Is there any way you can control the number of native threads in go ? I wrote a small go example that used net/smtp to bombard myself with emails. Just a loop that fired off a goroutine, which each sent an email.

It was quite disturbing that firing off several thousand goroutines resulted in several thousand native threads - resulting the system trashing. If I inserted a very small pause between creating the go routines, this did not occur and just 1 or 2 native threads were created. I tried the runtime.GOMAXPROCS, to no awail. Is there any way of controlling this kind of behavior ?


It's likely this is related to DNS lookups. Doing a lookup on a modern operating system requires calling in to some C library. The call in to the C code means that the thread can no longer be used to schedule goroutines, the runtime doesn't know how long the C call will take so it creates a new thread to keep running goroutines. For calls in to C that are very quick this can lead to a lot of thread creation.

You can do one of:

1. limit thread creation by using your operating systems limiting features. eg ulimit

2. rebuild the standard lib with DISABLE_CGO=1 to avoid the calls in to C if that's possible in your environment.

3. batch all your dns lookups in to a single goroutine.

4. make changes to the operating system so provide async dns lookups.


Thanks, I'll do some testing with these points later on. Though it does sound like go should batch up gethostbyname/getaddrinfo C calls on one or a few threads. Having DNS lookups be the cause of thousands of threads to be created, up till the point where go routines fails is rather ridiculous for a language that's supposed to be good at concurrency imho.


Batching the C calls means that you all lookups are delayed by other lookups. This isn't very good for concurrency especially since it's reliant on network traffic. If you had a few lookups in the queue, you could end up having goroutines waiting a few seconds or for lots of lookups this could balloon out to minutes for a lookup. This is the trade off. In general most programs aren't making thousands of concurrent DNS lookups.
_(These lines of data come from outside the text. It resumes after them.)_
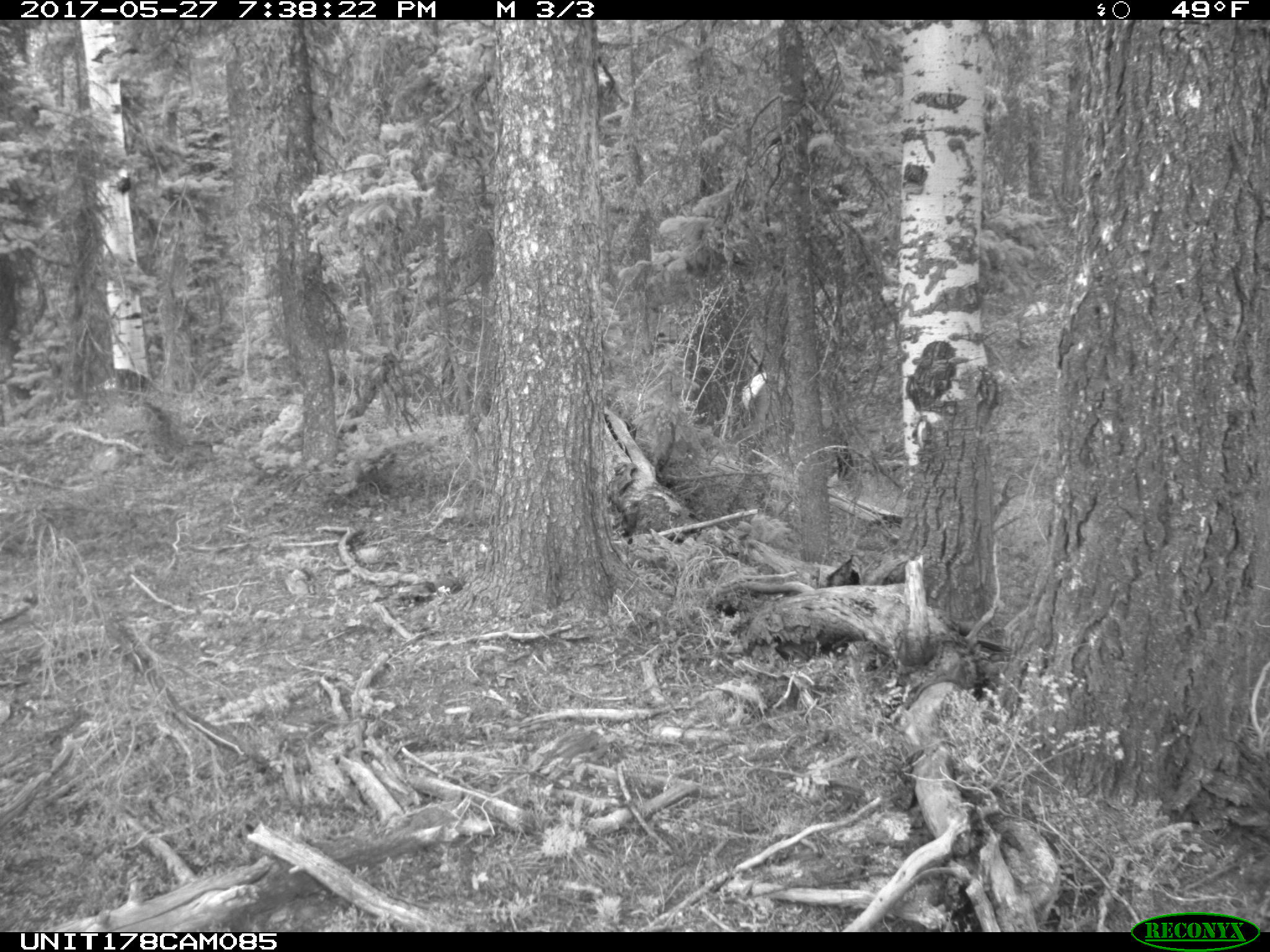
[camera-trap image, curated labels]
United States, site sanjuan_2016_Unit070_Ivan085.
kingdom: Animalia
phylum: Chordata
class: Mammalia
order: Artiodactyla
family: Cervidae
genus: Cervus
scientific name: Cervus elaphus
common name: red deer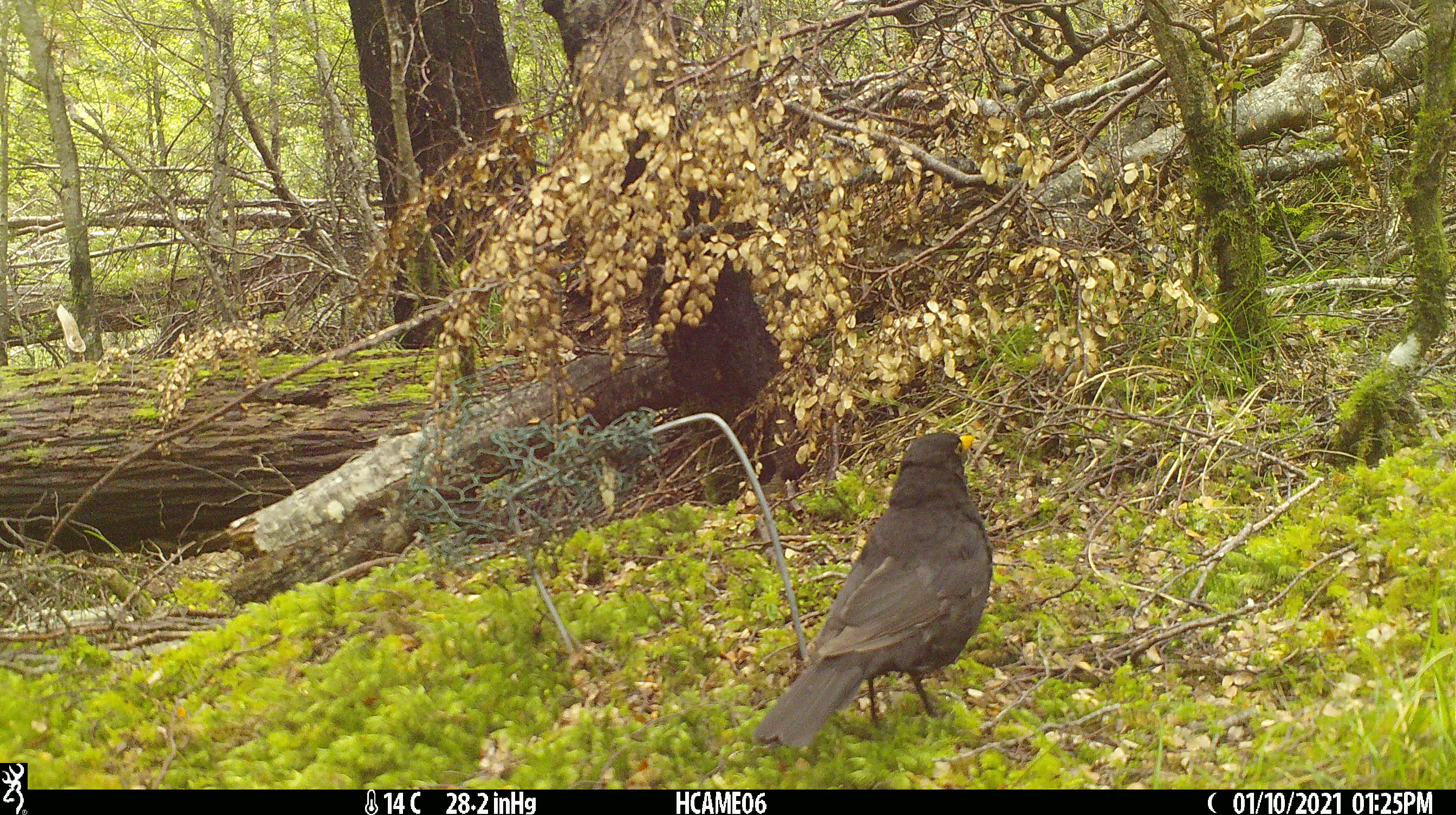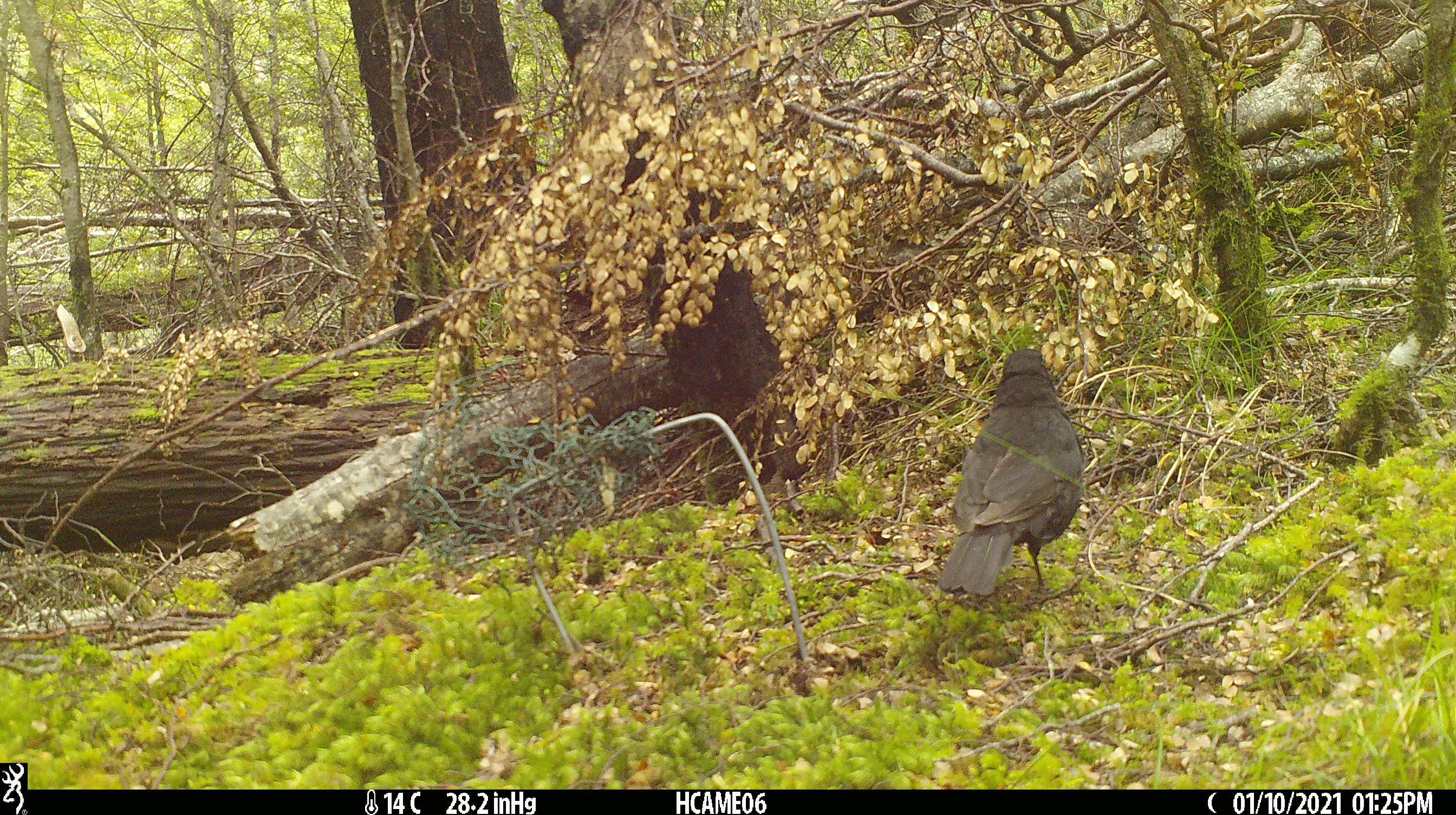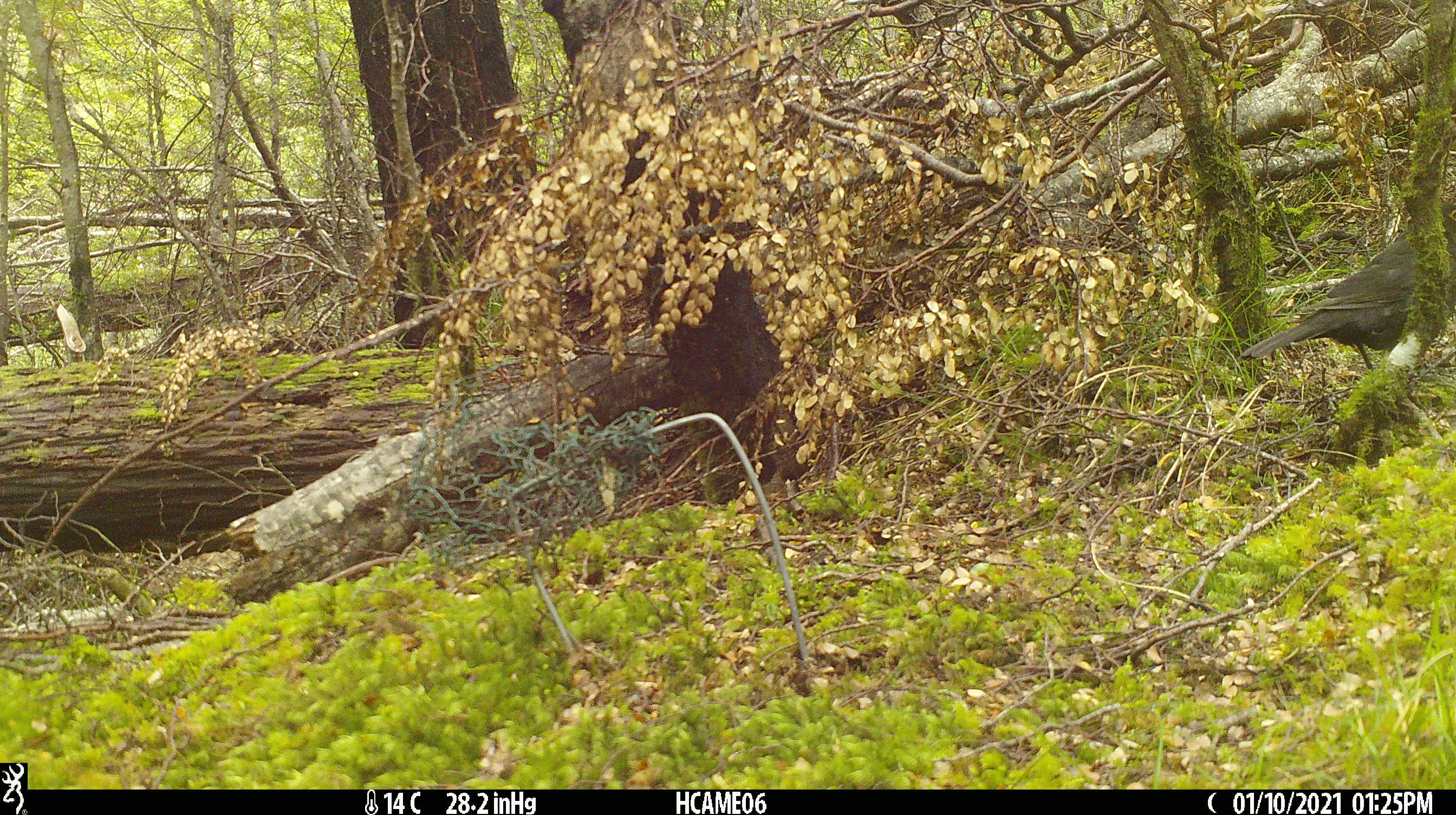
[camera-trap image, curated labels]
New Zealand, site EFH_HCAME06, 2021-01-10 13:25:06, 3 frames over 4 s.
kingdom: Animalia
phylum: Chordata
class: Aves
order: Passeriformes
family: Turdidae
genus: Turdus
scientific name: Turdus merula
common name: eurasian blackbird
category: blackbird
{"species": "blackbird (eurasian blackbird) (Turdus merula)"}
i just use http://www.unlocktheinbox.com/dnslookup/mx/ or some other online dns lookup tools.


Ever notice how all Go tutorials are just about Web servers somehow?


It seems like when trading C for Go I'll be trading a few more lines of code for a bunch of black magic and a new syntax. Not sure if want.


It's easy to forget that the black magic that runs C is commonly confused with just being an operating system.


I'm not much of a Go programmer and do 99% of my work in C but I've played with it a bit and there are places where the abstractions and facilities provided in it are so nice they make it worth it.

The whole goroutines and channels mechanism is fascinating. I've seen and used coroutines in C that in a way achieve what goroutines do but the simplicity and the combination with channels is really great.

Comparing a co-routine based network server in C and Go would be the way to go to see the real strength of Go, IMNHO.